SELECTED EXTRACT:
-- Begin --
While I return proud of what our small group of volunteers accomplished in
less than two weeks, it is the life lessons that will stay with me forever.
Human kindness is an extraordinary force. On a personal level, a smile, an
offer of cold water, a hug for the weary can melt away the difficulties of the
moment and create the space for two persons to interact at a deep and meaningful
level. A sharp tongue, meanness, selfishness do none of this.
The gifts of our individuality brought together in group activity can produce
wondrous things. The task of leaders is acknowledging those gifts in others and
setting them free for the benefit of many.
-- End --
TASK INSTRUCTIONS:
a. According to the volunteering reflection, what is the task of leaders?
b. Echo the volunteering reflection from "While I return" up to and including "benefit of many.".

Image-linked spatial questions
-- Begin --
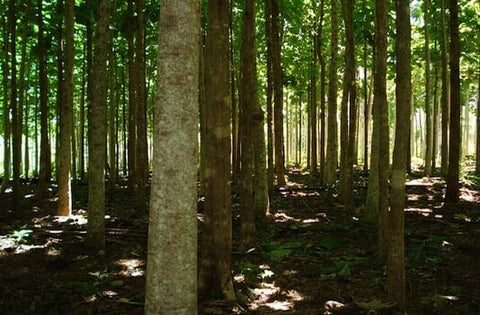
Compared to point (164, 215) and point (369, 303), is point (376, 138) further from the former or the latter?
point (164, 215)

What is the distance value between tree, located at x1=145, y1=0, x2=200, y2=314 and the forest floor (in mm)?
1635

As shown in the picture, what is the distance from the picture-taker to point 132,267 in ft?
21.6

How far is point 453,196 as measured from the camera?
440 inches

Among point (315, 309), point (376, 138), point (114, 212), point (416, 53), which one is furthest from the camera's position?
point (416, 53)

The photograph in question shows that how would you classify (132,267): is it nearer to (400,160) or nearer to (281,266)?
(281,266)

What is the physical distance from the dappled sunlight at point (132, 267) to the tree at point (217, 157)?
1.43 meters

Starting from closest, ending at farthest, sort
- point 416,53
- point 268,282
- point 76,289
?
point 76,289 → point 268,282 → point 416,53

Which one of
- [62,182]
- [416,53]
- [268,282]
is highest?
[416,53]

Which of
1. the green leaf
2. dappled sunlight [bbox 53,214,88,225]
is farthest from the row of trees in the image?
the green leaf

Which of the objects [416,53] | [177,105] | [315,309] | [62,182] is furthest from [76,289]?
[416,53]

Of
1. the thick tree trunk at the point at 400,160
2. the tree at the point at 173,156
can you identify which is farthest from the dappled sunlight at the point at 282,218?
the tree at the point at 173,156

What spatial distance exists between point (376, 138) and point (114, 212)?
606 centimetres

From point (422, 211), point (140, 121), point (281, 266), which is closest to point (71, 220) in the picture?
point (140, 121)

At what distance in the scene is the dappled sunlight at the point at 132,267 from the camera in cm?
630
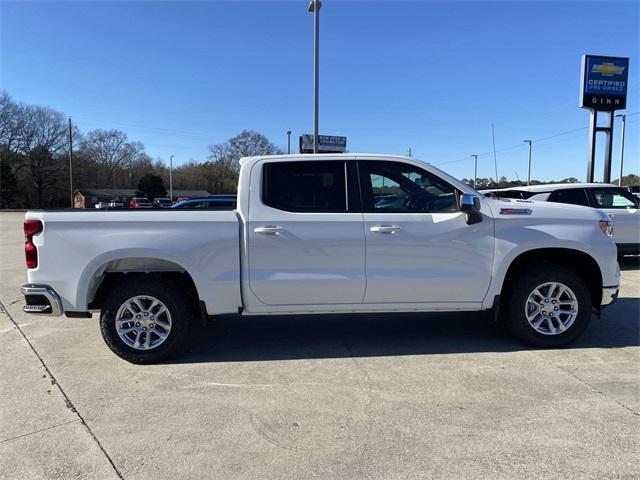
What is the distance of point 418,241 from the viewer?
15.6ft

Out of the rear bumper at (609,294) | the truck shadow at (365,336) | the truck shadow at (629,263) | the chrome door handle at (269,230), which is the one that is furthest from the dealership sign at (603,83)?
the chrome door handle at (269,230)

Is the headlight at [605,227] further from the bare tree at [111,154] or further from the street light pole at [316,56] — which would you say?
the bare tree at [111,154]

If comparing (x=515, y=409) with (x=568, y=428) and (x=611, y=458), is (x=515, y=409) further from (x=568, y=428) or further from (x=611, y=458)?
(x=611, y=458)

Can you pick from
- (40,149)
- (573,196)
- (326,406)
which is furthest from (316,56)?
(40,149)

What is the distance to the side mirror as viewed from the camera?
4.61 metres

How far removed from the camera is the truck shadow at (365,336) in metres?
5.01

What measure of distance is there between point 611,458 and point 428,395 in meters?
1.32

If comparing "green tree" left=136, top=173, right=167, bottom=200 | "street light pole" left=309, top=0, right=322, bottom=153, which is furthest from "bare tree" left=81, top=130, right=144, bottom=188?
"street light pole" left=309, top=0, right=322, bottom=153

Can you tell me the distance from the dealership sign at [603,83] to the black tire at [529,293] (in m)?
15.9

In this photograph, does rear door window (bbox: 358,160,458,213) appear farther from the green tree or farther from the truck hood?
the green tree

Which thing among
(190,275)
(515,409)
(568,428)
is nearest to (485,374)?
(515,409)

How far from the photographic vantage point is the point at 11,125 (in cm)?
7950

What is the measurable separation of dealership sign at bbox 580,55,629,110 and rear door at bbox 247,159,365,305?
17029 mm

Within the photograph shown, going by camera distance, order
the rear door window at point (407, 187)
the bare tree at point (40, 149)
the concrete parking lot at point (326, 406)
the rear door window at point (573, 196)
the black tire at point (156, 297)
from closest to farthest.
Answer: the concrete parking lot at point (326, 406) → the black tire at point (156, 297) → the rear door window at point (407, 187) → the rear door window at point (573, 196) → the bare tree at point (40, 149)
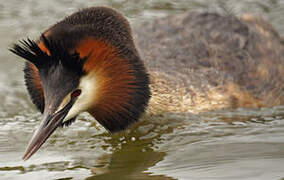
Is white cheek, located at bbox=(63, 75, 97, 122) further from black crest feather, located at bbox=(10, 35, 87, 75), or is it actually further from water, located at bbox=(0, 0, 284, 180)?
water, located at bbox=(0, 0, 284, 180)

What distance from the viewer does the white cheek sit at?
15.7ft

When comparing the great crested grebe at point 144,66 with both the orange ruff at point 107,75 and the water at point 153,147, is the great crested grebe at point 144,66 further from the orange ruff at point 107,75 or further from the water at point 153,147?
the water at point 153,147

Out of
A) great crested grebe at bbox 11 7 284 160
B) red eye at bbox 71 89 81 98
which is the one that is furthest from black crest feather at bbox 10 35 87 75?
red eye at bbox 71 89 81 98

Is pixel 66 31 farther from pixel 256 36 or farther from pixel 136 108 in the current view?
pixel 256 36

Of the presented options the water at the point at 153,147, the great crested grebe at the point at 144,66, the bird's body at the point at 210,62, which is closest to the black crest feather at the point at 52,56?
the great crested grebe at the point at 144,66

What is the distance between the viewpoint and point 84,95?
486cm

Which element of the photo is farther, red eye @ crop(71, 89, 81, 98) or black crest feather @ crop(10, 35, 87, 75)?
red eye @ crop(71, 89, 81, 98)

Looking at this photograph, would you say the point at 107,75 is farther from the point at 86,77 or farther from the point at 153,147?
the point at 153,147

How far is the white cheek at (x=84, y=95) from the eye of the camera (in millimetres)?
4793

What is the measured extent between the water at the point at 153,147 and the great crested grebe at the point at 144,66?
-- End --
PROBLEM SOLUTIONS:
a. Acknowledging the gifts of individuality in others and setting them free for the benefit of many.

b.
While I return proud of what our small group of volunteers accomplished in
less than two weeks, it is the life lessons that will stay with me forever.
Human kindness is an extraordinary force. On a personal level, a smile, an
offer of cold water, a hug for the weary can melt away the difficulties of the
moment and create the space for two persons to interact at a deep and meaningful
level. A sharp tongue, meanness, selfishness do none of this.
The gifts of our individuality brought together in group activity can produce
wondrous things. The task of leaders is acknowledging those gifts in others and
setting them free for the benefit of many.